In Šempeter, where I grew up, my brother is taking care of our family garden, so we have fresh tomatoes every summer and we regularly enjoy tomato salad for dinner. Two years ago, I tried to recreate it in the US, but with the store-bought tomatoes I had at hand, it just wasn’t the same. So if you can get your hands on ripe tomatoes, this is a great recipe, but if not, skip it.

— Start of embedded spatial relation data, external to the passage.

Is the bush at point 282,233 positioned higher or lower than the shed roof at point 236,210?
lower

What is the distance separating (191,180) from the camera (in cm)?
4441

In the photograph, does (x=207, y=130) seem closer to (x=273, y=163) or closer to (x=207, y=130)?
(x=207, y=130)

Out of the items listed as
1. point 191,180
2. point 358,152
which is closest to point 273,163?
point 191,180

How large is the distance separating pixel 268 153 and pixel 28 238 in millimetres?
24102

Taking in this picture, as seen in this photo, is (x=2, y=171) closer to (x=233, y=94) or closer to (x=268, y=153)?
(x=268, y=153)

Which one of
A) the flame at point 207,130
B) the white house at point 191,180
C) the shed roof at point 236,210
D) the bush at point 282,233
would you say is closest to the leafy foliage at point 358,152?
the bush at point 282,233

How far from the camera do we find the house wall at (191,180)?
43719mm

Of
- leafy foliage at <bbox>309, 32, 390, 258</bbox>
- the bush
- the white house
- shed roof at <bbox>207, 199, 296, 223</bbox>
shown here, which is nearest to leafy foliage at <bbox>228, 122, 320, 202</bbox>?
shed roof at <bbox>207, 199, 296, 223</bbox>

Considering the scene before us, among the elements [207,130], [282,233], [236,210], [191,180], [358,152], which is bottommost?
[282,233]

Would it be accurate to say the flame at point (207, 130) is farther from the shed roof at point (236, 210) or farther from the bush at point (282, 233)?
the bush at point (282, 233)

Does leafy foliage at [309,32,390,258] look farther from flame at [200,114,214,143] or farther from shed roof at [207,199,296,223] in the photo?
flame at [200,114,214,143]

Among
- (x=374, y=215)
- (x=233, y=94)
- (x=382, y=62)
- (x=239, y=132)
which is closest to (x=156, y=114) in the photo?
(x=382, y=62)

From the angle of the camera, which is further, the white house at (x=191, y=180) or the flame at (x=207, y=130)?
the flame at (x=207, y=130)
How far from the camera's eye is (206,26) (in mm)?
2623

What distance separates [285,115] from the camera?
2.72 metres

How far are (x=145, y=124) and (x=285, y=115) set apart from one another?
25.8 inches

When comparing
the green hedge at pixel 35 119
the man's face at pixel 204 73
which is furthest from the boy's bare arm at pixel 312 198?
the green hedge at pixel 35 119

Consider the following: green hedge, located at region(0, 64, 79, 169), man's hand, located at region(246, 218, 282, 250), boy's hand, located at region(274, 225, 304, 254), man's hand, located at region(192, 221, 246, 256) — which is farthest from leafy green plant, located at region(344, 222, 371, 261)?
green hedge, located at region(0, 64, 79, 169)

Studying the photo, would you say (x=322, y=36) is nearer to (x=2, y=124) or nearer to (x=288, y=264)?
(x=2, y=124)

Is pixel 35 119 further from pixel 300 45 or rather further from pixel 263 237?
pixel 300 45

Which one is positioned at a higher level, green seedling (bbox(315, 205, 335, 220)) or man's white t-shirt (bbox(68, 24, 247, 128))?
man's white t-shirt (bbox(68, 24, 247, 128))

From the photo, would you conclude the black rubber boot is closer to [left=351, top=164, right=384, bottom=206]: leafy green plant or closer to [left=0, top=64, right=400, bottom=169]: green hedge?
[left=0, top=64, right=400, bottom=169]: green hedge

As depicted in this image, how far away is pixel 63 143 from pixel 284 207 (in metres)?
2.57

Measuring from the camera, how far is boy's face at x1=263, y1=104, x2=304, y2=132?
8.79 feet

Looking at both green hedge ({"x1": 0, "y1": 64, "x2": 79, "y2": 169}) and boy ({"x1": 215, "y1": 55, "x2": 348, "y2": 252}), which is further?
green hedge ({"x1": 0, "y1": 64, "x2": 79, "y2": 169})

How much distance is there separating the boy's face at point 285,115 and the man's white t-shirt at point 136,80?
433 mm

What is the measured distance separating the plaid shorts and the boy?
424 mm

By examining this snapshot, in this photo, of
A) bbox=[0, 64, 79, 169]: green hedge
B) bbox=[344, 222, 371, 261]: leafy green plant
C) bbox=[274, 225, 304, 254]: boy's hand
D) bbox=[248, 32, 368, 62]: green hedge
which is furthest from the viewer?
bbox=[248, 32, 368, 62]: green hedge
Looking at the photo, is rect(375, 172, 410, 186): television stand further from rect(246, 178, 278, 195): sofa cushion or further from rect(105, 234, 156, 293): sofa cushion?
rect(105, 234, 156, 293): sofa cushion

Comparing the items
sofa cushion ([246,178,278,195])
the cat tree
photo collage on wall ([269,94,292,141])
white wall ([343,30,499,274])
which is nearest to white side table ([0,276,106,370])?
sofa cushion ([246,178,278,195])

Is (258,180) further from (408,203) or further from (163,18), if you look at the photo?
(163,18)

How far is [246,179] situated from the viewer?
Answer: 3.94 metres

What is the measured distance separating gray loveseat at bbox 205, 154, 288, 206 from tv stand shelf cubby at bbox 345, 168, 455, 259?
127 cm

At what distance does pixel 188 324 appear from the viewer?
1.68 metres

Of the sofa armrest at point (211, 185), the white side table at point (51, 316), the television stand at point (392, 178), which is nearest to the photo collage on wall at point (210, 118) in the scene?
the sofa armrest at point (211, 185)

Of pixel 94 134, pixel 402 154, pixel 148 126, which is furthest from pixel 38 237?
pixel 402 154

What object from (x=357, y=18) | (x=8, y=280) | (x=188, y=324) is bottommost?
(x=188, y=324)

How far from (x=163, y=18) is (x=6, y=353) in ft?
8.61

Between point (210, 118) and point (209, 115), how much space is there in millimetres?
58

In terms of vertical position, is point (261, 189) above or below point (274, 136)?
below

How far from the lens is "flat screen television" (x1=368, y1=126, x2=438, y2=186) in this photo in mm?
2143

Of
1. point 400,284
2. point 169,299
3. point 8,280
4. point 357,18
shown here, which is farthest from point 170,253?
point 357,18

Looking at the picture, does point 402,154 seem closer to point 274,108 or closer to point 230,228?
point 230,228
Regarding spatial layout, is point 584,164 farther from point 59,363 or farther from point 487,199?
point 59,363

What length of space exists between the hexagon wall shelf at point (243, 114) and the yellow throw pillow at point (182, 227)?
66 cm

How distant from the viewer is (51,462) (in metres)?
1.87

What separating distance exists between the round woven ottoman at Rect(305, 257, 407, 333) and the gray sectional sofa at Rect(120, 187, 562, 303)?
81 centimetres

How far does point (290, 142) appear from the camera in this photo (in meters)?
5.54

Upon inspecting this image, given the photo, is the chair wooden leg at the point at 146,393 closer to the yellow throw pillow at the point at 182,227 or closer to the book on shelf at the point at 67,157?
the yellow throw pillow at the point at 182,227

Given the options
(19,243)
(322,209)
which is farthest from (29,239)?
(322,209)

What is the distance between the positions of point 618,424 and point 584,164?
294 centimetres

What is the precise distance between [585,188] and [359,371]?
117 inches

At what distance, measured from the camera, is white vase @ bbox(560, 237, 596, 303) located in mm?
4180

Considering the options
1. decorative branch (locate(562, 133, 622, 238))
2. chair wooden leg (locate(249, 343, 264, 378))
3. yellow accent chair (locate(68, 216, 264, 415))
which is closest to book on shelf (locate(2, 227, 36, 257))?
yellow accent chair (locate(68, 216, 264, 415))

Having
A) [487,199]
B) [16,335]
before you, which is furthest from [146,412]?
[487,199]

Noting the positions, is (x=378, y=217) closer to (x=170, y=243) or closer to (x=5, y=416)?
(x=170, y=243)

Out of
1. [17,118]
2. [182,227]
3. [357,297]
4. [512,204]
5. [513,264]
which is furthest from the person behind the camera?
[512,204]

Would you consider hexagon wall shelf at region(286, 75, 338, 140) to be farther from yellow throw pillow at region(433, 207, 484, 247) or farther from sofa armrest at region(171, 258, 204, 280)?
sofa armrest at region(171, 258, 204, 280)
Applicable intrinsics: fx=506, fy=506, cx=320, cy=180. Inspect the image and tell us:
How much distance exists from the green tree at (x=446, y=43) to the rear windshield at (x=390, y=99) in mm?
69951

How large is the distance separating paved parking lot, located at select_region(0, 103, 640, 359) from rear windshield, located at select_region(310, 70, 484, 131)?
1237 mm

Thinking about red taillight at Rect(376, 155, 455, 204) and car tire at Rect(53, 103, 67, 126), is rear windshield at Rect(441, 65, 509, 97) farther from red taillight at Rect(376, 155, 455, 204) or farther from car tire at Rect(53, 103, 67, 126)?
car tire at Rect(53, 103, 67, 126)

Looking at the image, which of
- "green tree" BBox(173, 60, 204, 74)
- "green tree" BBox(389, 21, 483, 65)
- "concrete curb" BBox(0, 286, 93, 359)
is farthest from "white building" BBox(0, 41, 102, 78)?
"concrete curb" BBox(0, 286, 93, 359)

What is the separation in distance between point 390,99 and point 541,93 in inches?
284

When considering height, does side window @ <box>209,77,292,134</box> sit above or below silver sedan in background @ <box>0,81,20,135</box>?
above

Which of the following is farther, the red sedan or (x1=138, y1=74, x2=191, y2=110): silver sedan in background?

For the dressing, I usually use Štajersko prekmursko pumpkin seed oil (for the list of producers, click here). It is a Slovenian product with a protected designation of origin indication. The Štajerska and Prekmurje regions have a long tradition of growing pumpkins for oil and processing pumpkin seeds into pumpkin oil, dating back all the way to the 18th century.
In my family we usually have this salad for dinner with warm bread, but it is also great with dödöli.
Recipe
Ingredients:
2-3 ripe tomatoes
1 spring onion
150 g white cheese (I use the Slovenian ‘beli sir', which is similar to feta)
pumpkin seed oil
pumpkin seeds
coarse salt
Instructions:
Core the tomatoes and slice them into half-moons. Slice the white cheese. Chop the spring onion.
Place everything in a large bowl. Add the pumpkin seed oil, coarse salt to taste. Sprinkle with pumpkin seeds and serve with warm bread.